She lunges. The packet tears open in her fist, and a cloud of black dust hits him full in the face.

Iron filings. Charcoal. Grit.

A sandstorm at point-blank range.

He roars. Both hands fly to his eyes—involuntary, unstoppable, the blinding reflex that even the best training can't override.

"Now!"

I move.

The last dregs of adrenaline come up from whatever reserve I've been running on for three days. I hit him waist-high, driving my shoulder into his gut. We go down hard, a tangle of limbs crashing into dirt and scrub.

The impact jars my wounded arm. White-hot agony tears through my system and nearly takes my vision. I scream—and turn the scream into effort. Knees into his thighs. Trying to mount him.

Ivan is strong. Blinded and furious, still a lethal machine. He bucks, throwing my balance. His hand lashes—the Karambit slices air.

The blade catches my thigh. Shallow. Burns like a brand.

I scramble back, boot connecting with his jaw. His head snaps, but he rolls with it, coming up to his knees.

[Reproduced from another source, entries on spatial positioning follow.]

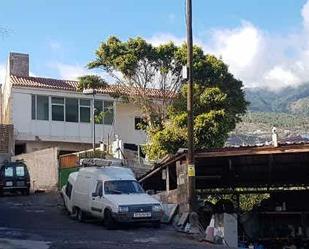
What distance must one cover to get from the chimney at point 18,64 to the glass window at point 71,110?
4.94 metres

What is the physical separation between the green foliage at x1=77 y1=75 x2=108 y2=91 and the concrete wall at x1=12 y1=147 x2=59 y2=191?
6089mm

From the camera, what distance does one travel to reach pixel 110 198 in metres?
20.5

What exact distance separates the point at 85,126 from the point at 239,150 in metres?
25.8

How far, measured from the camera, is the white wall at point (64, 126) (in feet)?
145

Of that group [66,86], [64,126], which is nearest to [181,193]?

He's blinking hard, tears streaming, the grit clearing.

He can see. Enough.

He lunges.

I catch his wrist with my right hand, blocking the blade inches from my throat. We lock—his strength against my desperation, gravity on his side. The knife tip trembles and descends, inch by inch, toward my jugular.

His eyes are red and watery and full of cold, absolute hate.

"Die.” He grounds out the words.

My grip is slipping. Darkness closing at the edges.

BOOM.

Ivan stiffens. Profound shock crosses his face.

He's thrown off me—body jerking sideways as if yanked by an invisible cable.

I scramble back, gasping, clutching my arm.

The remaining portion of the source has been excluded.